In contrast to these traditions, some “unorthodox” traditions such as Zen and Dzogchen have pointed out that all such methods and procedures are predicated on the belief that we have something to gain through our spiritual labor. They observe that continued application of any spiritual method or psychological technique presupposes that we are concerned about ourselves-i.e., self-centered. We simply need to listen to the official stories and anecdotal reports about how rewarding it is to live the spiritual life to discover this. From this perspective, the pursuit of an egoless state only serves to maintain and perpetuate the ego. By rejecting our ego we only give it more power, since we grant it the capacity to control and dominate us.
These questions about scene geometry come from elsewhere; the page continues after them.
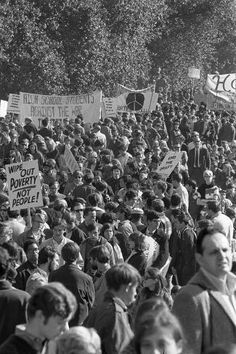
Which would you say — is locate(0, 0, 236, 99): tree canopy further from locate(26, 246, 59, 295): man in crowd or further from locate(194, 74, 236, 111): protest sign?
locate(26, 246, 59, 295): man in crowd

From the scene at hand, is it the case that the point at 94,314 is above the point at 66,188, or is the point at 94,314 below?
above

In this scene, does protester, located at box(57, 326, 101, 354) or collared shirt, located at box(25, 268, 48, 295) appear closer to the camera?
protester, located at box(57, 326, 101, 354)

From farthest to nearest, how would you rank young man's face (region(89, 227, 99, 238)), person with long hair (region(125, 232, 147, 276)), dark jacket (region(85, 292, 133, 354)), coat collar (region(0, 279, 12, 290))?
young man's face (region(89, 227, 99, 238))
person with long hair (region(125, 232, 147, 276))
coat collar (region(0, 279, 12, 290))
dark jacket (region(85, 292, 133, 354))

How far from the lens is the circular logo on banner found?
3234 cm

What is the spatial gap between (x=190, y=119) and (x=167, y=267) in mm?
17836

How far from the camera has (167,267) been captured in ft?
44.5

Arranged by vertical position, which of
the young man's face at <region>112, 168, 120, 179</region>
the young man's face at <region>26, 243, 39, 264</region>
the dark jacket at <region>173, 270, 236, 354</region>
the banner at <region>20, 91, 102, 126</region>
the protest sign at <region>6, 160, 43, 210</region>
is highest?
the dark jacket at <region>173, 270, 236, 354</region>

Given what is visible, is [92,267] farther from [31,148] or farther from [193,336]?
[31,148]

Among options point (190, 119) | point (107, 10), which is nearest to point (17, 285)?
point (190, 119)

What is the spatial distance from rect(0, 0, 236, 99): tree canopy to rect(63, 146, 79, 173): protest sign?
43.2 feet

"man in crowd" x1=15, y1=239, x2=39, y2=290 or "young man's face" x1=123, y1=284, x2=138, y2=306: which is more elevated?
"young man's face" x1=123, y1=284, x2=138, y2=306

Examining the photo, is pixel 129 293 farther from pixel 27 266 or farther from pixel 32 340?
pixel 27 266

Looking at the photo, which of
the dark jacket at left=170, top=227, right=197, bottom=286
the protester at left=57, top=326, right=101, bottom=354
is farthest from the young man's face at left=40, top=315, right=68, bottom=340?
the dark jacket at left=170, top=227, right=197, bottom=286

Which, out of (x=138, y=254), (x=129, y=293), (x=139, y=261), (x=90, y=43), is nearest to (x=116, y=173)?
(x=138, y=254)
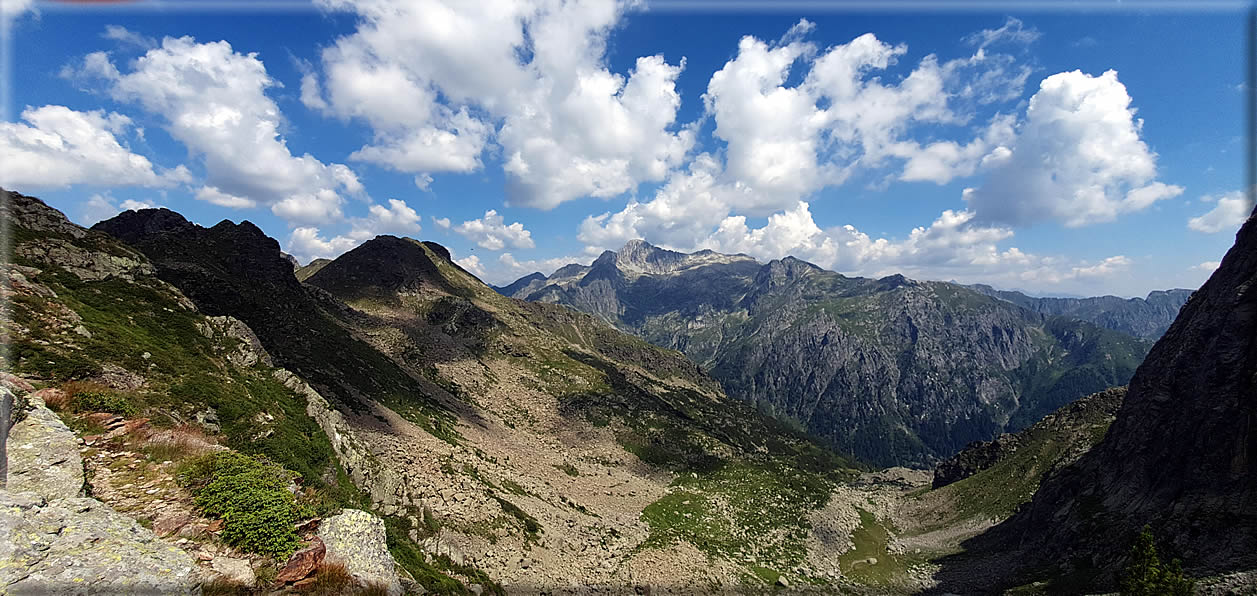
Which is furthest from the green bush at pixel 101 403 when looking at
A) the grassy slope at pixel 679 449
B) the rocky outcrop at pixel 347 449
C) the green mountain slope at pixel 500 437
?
the grassy slope at pixel 679 449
Indeed, trying to alleviate our suffering is the worst thing we could possibly do, since this only feeds the ego’s need for comfort and security.
In general terms there are three ways of relating to the concept of egolessness.
Absolute egolessness—the shortgun approach
At one extreme, the spiritual endeavor is viewed as the total eradication of our ego. Under this interpretation egoism is viewed as the source of all suffering, while egolessness is the source of supreme and permanent happiness. Egolessness becomes the most desirable attainment possible, for it protects us from everything we wish to avoid and grants us unalloyed and permanent peace of mind.
We find this relationship to egolessness in spiritual movements that pride themselves on their discipline, purity and rigor. Within such traditions we relate to the ego as though it was a real enemy. Though it appears as our friend and savior, it is a wolf in sheep’s clothing because it undermines the possibility of salvation with its need for short-term and limited forms of gratification. The only way to achieve liberation from suffering is to permanently eradicate all manifestations and traces of egoism.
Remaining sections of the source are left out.